Those are big questions. I at the time Andy left, suffered an emotional breakdown, which meant I was unable to look after the kids. He initially left them with me but I was so out of it I just cried continously and ignored them. I did not clean or tidy etc. I would feed them but that was all.
I then admitted to Andy that I wasn't mentally well enough to have them so he moved back in for a time, we got childcare and basically he just dropped them at the daycare provider in the morning and picked them up in the evening. He would put them to bed etc and then go out partying/drinking/drugs in the evenings while I stayed on the sofa and just cried.
We did this for several months. I stopped eating but would still feed the kids. I would pretend to Andy that I had already eaten. I lived off water and very ocassionally tea with sugar in (I was pregnant with DD4 during this time).
Then I OD'ed 3 times (because our M was breaking up, I didn't want to live) and slashed my stomach when 8 months pg (terrible, I know, but I wasn't mentally right at the time).
When the time came for Andy to leave, he tried to take all the kids but I stood in the way and told him I'd physically attack him if he tried. So he plea bargained. He said let me have DD1 and DD2 and I'll let you have DD3 and DD4 and then we don't need to go to court.
In the state I was in, I thought it would avert court action so I agreed. He took my 2 eldest and left DD3 with me, who was then 2.
The baby was born (I was going to give her up for adoption as I was so ill but then she was born at home, with no medics, straight into my arms and this did wonders for the mother-child bond.
I had 10 blissful minutes with her, totally to myself, before her dad turned up, and then the ambulance 45 minutes after him. It was the nearest I've ever got to Heaven. I just can't tell you what it is like to birth your child alone with no one telling you what to do and no one fussing and no one taking the baby away to weigh her etc.

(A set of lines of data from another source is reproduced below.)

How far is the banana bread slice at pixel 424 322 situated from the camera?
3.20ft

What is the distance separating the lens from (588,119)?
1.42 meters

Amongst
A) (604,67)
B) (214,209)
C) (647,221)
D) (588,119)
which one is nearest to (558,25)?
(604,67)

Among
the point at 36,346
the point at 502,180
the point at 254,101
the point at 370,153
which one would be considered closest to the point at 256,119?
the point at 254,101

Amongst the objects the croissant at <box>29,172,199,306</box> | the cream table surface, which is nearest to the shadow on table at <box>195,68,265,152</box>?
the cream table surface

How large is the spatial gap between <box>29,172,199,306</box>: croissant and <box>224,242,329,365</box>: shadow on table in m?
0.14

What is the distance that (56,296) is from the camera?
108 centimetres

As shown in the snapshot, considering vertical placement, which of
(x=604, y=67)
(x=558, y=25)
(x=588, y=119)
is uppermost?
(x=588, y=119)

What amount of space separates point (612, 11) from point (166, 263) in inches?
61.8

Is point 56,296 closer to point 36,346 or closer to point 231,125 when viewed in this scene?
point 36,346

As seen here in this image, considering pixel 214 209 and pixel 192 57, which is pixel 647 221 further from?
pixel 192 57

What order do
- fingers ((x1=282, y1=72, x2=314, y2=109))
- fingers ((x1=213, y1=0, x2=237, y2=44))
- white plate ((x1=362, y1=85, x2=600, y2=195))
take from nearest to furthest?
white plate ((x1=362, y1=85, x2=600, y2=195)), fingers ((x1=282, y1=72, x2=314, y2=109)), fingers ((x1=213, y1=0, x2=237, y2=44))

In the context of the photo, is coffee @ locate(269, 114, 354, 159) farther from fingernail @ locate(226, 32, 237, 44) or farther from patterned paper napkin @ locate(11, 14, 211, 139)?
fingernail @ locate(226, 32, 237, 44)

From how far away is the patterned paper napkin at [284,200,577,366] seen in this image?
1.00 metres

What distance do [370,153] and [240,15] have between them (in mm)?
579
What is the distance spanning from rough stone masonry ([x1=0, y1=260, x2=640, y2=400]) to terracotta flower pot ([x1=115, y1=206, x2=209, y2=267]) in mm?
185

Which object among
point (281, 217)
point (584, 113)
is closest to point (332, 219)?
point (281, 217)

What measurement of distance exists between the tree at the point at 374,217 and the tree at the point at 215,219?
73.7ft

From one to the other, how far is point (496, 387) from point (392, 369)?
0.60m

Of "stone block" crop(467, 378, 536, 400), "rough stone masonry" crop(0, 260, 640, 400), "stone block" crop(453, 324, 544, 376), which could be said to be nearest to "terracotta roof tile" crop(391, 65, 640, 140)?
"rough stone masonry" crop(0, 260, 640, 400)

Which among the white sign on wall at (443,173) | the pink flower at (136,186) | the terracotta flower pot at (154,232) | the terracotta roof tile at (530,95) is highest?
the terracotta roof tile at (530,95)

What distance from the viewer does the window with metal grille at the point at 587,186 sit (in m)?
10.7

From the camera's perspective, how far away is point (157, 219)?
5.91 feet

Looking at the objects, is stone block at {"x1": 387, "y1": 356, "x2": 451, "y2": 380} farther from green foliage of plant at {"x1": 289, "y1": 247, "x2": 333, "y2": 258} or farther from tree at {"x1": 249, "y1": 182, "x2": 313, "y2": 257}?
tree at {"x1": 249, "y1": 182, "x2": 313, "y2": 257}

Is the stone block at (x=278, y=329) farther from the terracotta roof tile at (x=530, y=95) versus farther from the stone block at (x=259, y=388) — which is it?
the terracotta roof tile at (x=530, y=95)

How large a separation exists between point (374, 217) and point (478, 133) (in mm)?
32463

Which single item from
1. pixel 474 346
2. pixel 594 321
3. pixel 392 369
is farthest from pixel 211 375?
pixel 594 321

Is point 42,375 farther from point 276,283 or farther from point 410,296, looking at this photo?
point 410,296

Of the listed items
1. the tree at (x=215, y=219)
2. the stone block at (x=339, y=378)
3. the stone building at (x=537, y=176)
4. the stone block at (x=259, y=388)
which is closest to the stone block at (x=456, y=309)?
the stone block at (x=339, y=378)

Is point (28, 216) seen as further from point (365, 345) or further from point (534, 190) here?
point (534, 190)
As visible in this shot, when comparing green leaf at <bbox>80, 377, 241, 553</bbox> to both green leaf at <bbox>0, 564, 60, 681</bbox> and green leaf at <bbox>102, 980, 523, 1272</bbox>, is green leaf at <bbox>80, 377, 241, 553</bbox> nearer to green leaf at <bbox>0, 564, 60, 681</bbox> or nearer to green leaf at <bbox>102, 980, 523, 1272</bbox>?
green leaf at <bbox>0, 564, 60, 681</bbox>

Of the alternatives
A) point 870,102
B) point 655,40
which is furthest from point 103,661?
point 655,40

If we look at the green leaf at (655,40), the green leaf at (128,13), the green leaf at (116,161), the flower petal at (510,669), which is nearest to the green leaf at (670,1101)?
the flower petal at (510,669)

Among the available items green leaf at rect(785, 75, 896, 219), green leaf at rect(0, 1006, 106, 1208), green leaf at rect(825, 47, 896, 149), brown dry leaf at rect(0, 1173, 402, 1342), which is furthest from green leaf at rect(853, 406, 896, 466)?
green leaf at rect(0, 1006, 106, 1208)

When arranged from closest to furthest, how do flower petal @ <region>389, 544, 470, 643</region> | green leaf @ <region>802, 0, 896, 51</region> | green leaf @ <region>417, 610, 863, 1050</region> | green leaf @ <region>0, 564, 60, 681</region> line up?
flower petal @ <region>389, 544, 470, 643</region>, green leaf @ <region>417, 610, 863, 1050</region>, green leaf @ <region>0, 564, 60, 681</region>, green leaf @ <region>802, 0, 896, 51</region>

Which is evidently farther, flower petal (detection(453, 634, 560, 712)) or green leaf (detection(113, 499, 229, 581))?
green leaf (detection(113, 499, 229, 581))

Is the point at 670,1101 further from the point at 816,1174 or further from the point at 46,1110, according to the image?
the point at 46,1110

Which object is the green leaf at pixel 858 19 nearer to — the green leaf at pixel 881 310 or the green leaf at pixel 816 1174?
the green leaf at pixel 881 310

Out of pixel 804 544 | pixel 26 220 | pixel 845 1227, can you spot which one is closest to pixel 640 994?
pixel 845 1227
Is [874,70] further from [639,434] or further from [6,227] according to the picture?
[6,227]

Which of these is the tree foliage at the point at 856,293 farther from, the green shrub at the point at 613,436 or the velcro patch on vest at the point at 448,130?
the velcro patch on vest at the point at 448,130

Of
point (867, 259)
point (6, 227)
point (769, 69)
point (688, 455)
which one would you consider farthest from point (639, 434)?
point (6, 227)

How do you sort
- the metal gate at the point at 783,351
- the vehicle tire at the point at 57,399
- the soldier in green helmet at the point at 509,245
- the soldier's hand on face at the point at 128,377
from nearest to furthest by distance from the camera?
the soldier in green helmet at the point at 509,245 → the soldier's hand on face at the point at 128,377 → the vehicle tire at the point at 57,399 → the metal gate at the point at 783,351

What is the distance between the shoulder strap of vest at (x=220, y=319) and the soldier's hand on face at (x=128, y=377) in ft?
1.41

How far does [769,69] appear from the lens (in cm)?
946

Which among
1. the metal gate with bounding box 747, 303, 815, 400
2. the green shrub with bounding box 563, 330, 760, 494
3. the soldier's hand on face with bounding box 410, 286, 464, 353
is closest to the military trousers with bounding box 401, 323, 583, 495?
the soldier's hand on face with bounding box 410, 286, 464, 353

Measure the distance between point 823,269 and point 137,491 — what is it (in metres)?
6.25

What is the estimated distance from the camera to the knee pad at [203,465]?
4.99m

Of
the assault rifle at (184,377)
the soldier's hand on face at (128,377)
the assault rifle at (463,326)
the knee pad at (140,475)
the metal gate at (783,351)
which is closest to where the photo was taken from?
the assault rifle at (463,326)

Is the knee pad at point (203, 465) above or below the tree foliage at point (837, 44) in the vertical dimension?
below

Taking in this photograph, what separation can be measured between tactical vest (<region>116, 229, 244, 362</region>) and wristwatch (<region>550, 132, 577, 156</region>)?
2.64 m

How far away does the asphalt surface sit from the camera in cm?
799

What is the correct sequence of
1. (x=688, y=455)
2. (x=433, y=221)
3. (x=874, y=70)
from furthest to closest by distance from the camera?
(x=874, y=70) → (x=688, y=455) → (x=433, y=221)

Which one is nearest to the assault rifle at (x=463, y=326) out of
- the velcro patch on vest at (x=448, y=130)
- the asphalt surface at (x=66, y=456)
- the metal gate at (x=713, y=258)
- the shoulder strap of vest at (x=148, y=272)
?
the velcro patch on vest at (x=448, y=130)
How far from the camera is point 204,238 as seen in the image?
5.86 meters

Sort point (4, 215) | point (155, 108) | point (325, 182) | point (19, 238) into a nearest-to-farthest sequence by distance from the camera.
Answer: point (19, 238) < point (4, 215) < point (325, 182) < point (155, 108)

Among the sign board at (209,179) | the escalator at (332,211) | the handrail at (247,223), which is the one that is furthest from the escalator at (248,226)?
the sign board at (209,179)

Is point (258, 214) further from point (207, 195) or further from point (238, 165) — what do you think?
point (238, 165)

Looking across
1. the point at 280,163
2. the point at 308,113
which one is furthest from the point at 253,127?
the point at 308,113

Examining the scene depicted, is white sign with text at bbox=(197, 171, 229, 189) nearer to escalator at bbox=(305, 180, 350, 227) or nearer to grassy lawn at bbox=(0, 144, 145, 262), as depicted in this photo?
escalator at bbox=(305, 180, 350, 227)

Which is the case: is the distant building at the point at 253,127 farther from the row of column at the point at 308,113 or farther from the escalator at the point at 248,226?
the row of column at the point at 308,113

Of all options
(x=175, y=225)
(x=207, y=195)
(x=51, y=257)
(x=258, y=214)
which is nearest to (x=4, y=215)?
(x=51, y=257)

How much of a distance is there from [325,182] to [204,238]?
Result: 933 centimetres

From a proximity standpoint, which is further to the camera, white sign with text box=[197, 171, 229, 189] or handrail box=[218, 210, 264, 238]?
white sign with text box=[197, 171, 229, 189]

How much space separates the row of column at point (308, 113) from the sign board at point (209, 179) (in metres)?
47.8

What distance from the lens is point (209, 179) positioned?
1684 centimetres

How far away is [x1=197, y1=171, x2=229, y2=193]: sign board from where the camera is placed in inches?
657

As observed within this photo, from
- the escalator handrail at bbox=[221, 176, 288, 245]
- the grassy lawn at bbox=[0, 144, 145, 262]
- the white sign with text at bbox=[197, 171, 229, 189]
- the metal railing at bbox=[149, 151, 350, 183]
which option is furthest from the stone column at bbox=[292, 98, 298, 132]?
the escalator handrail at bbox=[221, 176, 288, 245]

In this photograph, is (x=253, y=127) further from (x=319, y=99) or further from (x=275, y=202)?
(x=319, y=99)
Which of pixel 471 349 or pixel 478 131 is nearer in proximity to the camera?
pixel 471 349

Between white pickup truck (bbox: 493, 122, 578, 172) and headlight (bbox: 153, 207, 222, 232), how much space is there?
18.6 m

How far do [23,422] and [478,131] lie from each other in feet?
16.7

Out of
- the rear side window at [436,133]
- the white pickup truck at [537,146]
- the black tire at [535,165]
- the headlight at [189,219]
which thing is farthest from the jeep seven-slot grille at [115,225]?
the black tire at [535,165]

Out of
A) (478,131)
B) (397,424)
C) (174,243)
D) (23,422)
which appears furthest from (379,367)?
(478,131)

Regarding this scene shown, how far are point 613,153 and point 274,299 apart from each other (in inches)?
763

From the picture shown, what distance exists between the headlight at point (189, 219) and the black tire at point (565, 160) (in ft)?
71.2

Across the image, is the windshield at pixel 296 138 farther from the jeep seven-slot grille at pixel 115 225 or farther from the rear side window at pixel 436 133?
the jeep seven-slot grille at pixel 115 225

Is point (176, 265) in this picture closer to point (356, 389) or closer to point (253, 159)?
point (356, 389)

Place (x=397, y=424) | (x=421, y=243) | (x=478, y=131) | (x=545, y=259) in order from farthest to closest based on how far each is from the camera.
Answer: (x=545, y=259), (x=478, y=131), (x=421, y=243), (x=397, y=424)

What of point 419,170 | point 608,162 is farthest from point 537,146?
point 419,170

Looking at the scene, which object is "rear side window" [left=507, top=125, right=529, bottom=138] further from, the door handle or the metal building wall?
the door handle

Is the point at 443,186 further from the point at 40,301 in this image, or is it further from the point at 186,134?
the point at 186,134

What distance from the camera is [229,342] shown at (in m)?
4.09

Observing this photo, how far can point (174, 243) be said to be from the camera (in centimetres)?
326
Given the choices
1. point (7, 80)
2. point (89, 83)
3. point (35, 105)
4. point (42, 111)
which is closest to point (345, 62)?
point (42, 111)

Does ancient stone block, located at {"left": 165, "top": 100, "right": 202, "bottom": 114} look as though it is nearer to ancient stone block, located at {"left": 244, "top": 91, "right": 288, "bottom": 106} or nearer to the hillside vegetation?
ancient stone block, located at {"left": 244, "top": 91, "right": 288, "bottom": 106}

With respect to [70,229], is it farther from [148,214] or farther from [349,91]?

It was just her and me, attached by the cord, and lavishing each other's company.
I decided right then to save myself from depression, for her sake and for the others, so I began to climb back up. I went in a mother and baby unit at the hospital for a little bit, I went on anti-depressants, I found my life-coach, I did everything I could think of to get well. I had one further blip when she was 6 weeks old (caused by Andy's behaviour) and none since then.
I got my house clean, started eating etc, but it was too late for my 2 eldest because I volunteered them away and they'd already been with Andy for a while.
They awarded me custody of DD3 and DD4, but then he snatched them both (repeatedly). I managed to get the baby back by brute force, but not DD3. He had broken the law to get her so we scheduled an emergency hearing but that took 3 months to get, and then they wanted psycho evals and so we had to wait to be interviewed by psychologists and by the time she had completed her report, DD3 had been with Andy for 10 months.
He was allowed to keep her, despite me having custody, because of the 'status quo' argument (they said it would stress her out to move her from him after 10 months).
Because I was recovered from depression and looked after DD4 well and she was a happy, bonnie baby, they let me keep custody of her. She was also breast fed until she was 3 so it would have been hard for him to have custody.
There was also a LOT of disability discrimination going on behind the scenes for which I had a formal apology from the Chief Superintendant of Police, but that's another story.
Andy was partly to blame for the circumstances, and I was partly to blame - but at any rate there's nothing I can do now.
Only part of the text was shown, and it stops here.